Un homme nommé Cheval - A Man Called Horse, Elliot Silverstein (1970)


 En 1825, Lord John Morgan, un aristocrate anglais désœuvré, chasse du gibier aux États-Unis, en territoire sioux, assisté de trois hommes. Bientôt, ceux-ci sont tués lors d'une attaque menée par des guerriers d'une tribu sioux. Morgan est capturé et emmené à leur camp, où il est d'abord traité en esclave. Peu à peu, avec l'aide d'un autre captif, le Québécois Baptiste, il se familiarise avec les usages et coutumes de la tribu.

Un homme nommé cheval est avec son contemporain Little Big Man de Arthur Penn et plus tard Danse avec les loups de Kevin Costner (1990), l’un des films les plus immersifs, déférents et respectueux sur les indiens d’Amérique. Il évite plusieurs écueils de certaines œuvre progressistes de l’époque, comme de faire des Indiens une simple métaphore d’enjeux politiques tout autre qui secouaient alors le pays notamment Soldat Bleu de Ralph Nelson (1970). Il n’y a pas non plus cette bonhomie truculente de la figure de l’indien destinée à emporter l’adhésion du spectateur tel que cela sera fait justement sur Little Big Man ou dans une moindre mesure Josey Wales, hors-la-loi de Clint Eastwood (1976). Enfin bien que le personnage de John Morgan (Richard Harris) nous serve de guide dans la découverte des mœurs de la tribu sioux, il n’y aura à aucun moment le syndrome dit du « sauveur blanc » ou ses aptitudes amèneront ses compagnons indiens à une évolution, une civilisation quelconque.

> _Consigne_
Pour chacune des affirmations suivantes, dites si elle est conforme à l'extrait sur le film Un homme nommé Cheval. Répondez par oui ou par non, puis citez à l'identique les mots du texte qui le prouvent. 1. Au camp, Morgan est d'abord traité en esclave. 2. Les trois hommes qui accompagnent Morgan survivent à l'attaque des guerriers sioux. 3. Le captif qui aide Morgan est Québécois.

> _Bloc de données_
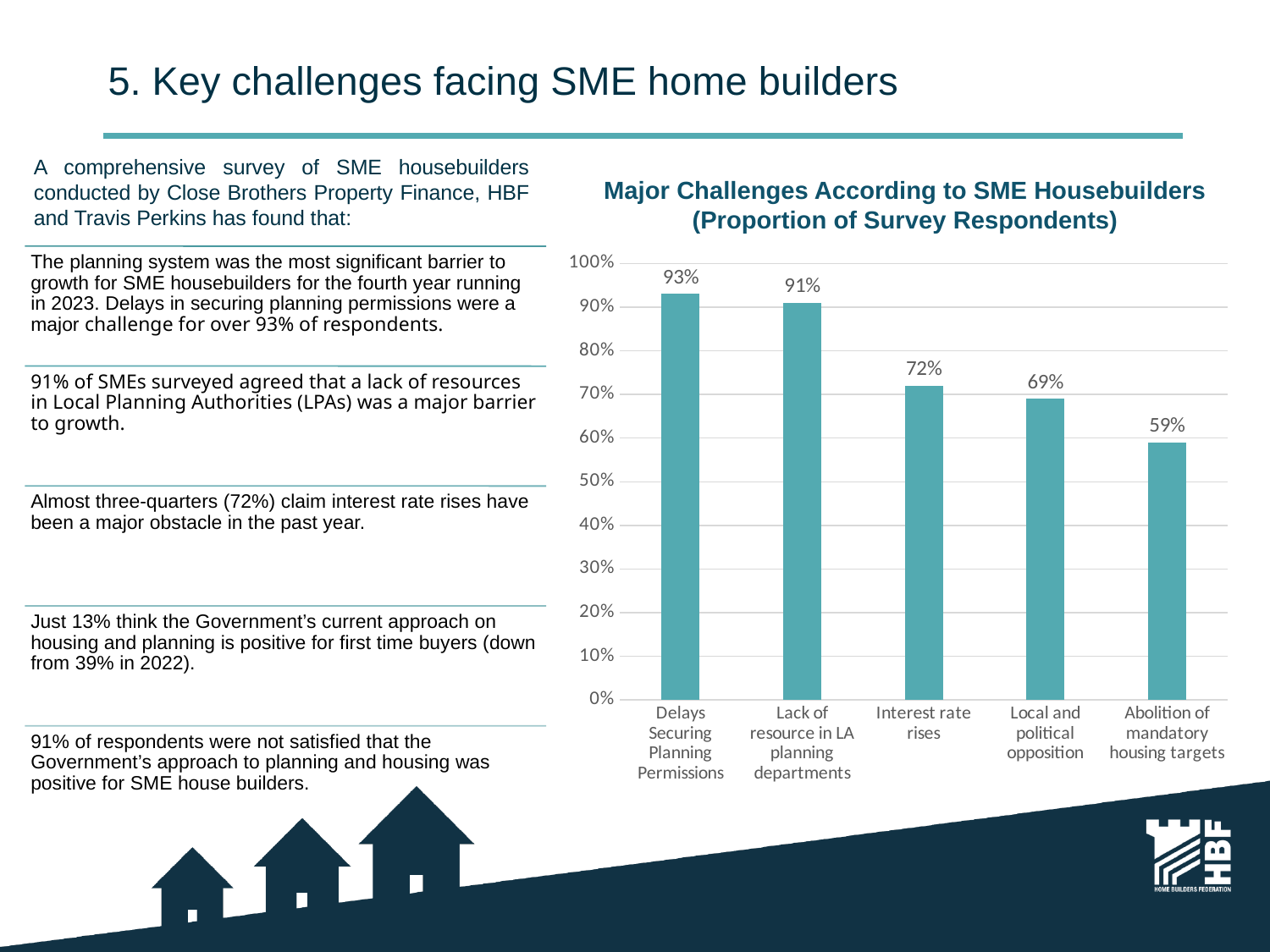
Which challenge has the lowest proportion of respondents? Abolition of mandatory housing targets What proportion of survey respondents cited Delays Securing Planning Permissions as a major challenge? 93% Which is larger: the value for Local and political opposition or the value for Abolition of mandatory housing targets? Local and political opposition What is the difference between the values for Interest rate rises and Local and political opposition? 3% How many challenge categories are shown in the chart? 5 What is the value for Abolition of mandatory housing targets? 59% What is the value for Interest rate rises? 72% What is the value for Lack of resource in LA planning departments? 91% What is the difference between the values for Delays Securing Planning Permissions and Abolition of mandatory housing targets? 34% What type of chart is shown on the slide? Bar chart Is the value for Interest rate rises greater or less than 80%? less Which challenge has the highest proportion of respondents? Delays Securing Planning Permissions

> _Corrigé_
1. Oui : « où il est d'abord traité en esclave ».
2. Non : « ceux-ci sont tués lors d'une attaque ».
3. Oui : « avec l'aide d'un autre captif, le Québécois Baptiste ».